<<<<

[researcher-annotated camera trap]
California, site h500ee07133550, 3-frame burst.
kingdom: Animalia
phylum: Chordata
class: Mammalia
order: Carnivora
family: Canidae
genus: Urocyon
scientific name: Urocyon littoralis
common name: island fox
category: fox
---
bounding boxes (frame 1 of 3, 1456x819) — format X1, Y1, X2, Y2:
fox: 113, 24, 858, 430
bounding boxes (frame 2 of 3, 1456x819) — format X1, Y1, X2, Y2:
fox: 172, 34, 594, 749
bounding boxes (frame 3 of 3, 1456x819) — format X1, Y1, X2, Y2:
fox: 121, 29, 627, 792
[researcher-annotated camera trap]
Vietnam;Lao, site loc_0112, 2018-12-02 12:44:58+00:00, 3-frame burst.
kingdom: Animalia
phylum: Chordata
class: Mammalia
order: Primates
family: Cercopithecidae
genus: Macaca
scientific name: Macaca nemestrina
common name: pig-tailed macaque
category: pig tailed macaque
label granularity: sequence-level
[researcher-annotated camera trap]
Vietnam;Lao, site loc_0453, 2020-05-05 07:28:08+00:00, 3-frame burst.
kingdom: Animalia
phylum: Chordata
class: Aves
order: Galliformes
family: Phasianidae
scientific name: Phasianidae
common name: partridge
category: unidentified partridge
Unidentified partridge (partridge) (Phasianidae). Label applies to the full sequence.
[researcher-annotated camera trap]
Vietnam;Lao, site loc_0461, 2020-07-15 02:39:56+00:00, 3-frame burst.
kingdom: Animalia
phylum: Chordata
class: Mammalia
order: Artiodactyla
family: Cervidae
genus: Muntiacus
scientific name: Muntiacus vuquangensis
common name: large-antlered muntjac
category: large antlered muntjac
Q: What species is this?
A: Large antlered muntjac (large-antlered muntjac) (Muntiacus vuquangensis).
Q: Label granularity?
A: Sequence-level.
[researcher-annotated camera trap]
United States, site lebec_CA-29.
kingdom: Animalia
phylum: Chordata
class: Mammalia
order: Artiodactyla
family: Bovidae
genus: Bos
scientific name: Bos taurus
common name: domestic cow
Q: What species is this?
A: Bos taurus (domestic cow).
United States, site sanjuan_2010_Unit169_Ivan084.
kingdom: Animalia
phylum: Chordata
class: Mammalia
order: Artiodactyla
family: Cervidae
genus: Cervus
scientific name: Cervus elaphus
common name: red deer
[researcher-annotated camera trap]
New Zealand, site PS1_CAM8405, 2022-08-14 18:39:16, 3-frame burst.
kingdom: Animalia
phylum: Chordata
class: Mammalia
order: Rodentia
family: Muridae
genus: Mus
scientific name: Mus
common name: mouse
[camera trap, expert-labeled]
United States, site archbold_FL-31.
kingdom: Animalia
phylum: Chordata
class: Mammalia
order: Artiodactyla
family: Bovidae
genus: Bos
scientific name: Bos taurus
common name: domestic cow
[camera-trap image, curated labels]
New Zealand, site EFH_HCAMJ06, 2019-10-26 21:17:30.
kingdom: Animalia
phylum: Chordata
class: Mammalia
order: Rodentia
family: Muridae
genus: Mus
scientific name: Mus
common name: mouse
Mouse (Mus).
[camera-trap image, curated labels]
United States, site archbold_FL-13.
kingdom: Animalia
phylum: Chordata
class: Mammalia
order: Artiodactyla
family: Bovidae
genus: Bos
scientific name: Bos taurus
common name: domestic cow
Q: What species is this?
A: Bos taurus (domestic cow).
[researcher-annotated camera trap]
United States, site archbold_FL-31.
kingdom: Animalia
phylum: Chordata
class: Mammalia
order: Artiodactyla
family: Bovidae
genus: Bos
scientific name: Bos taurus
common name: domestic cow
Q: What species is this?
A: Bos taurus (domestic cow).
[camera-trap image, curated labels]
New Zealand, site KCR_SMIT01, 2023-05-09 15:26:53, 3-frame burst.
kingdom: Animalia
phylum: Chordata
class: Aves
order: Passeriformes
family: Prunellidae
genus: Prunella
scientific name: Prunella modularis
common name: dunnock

>>>>

#### REQUIRED ACTION:
Each line of the material above needs to be quoted exactly, please.

#### SOLUTION:
[researcher-annotated camera trap]
California, site h500ee07133550, 3-frame burst.
kingdom: Animalia
phylum: Chordata
class: Mammalia
order: Carnivora
family: Canidae
genus: Urocyon
scientific name: Urocyon littoralis
common name: island fox
category: fox
---
bounding boxes (frame 1 of 3, 1456x819) — format X1, Y1, X2, Y2:
fox: 113, 24, 858, 430
bounding boxes (frame 2 of 3, 1456x819) — format X1, Y1, X2, Y2:
fox: 172, 34, 594, 749
bounding boxes (frame 3 of 3, 1456x819) — format X1, Y1, X2, Y2:
fox: 121, 29, 627, 792
[researcher-annotated camera trap]
Vietnam;Lao, site loc_0112, 2018-12-02 12:44:58+00:00, 3-frame burst.
kingdom: Animalia
phylum: Chordata
class: Mammalia
order: Primates
family: Cercopithecidae
genus: Macaca
scientific name: Macaca nemestrina
common name: pig-tailed macaque
category: pig tailed macaque
label granularity: sequence-level
[researcher-annotated camera trap]
Vietnam;Lao, site loc_0453, 2020-05-05 07:28:08+00:00, 3-frame burst.
kingdom: Animalia
phylum: Chordata
class: Aves
order: Galliformes
family: Phasianidae
scientific name: Phasianidae
common name: partridge
category: unidentified partridge
Unidentified partridge (partridge) (Phasianidae). Label applies to the full sequence.
[researcher-annotated camera trap]
Vietnam;Lao, site loc_0461, 2020-07-15 02:39:56+00:00, 3-frame burst.
kingdom: Animalia
phylum: Chordata
class: Mammalia
order: Artiodactyla
family: Cervidae
genus: Muntiacus
scientific name: Muntiacus vuquangensis
common name: large-antlered muntjac
category: large antlered muntjac
Q: What species is this?
A: Large antlered muntjac (large-antlered muntjac) (Muntiacus vuquangensis).
Q: Label granularity?
A: Sequence-level.
[researcher-annotated camera trap]
United States, site lebec_CA-29.
kingdom: Animalia
phylum: Chordata
class: Mammalia
order: Artiodactyla
family: Bovidae
genus: Bos
scientific name: Bos taurus
common name: domestic cow
Q: What species is this?
A: Bos taurus (domestic cow).
United States, site sanjuan_2010_Unit169_Ivan084.
kingdom: Animalia
phylum: Chordata
class: Mammalia
order: Artiodactyla
family: Cervidae
genus: Cervus
scientific name: Cervus elaphus
common name: red deer
[researcher-annotated camera trap]
New Zealand, site PS1_CAM8405, 2022-08-14 18:39:16, 3-frame burst.
kingdom: Animalia
phylum: Chordata
class: Mammalia
order: Rodentia
family: Muridae
genus: Mus
scientific name: Mus
common name: mouse
[camera trap, expert-labeled]
United States, site archbold_FL-31.
kingdom: Animalia
phylum: Chordata
class: Mammalia
order: Artiodactyla
family: Bovidae
genus: Bos
scientific name: Bos taurus
common name: domestic cow
[camera-trap image, curated labels]
New Zealand, site EFH_HCAMJ06, 2019-10-26 21:17:30.
kingdom: Animalia
phylum: Chordata
class: Mammalia
order: Rodentia
family: Muridae
genus: Mus
scientific name: Mus
common name: mouse
Mouse (Mus).
[camera-trap image, curated labels]
United States, site archbold_FL-13.
kingdom: Animalia
phylum: Chordata
class: Mammalia
order: Artiodactyla
family: Bovidae
genus: Bos
scientific name: Bos taurus
common name: domestic cow
Q: What species is this?
A: Bos taurus (domestic cow).
[researcher-annotated camera trap]
United States, site archbold_FL-31.
kingdom: Animalia
phylum: Chordata
class: Mammalia
order: Artiodactyla
family: Bovidae
genus: Bos
scientific name: Bos taurus
common name: domestic cow
Q: What species is this?
A: Bos taurus (domestic cow).
[camera-trap image, curated labels]
New Zealand, site KCR_SMIT01, 2023-05-09 15:26:53, 3-frame burst.
kingdom: Animalia
phylum: Chordata
class: Aves
order: Passeriformes
family: Prunellidae
genus: Prunella
scientific name: Prunella modularis
common name: dunnock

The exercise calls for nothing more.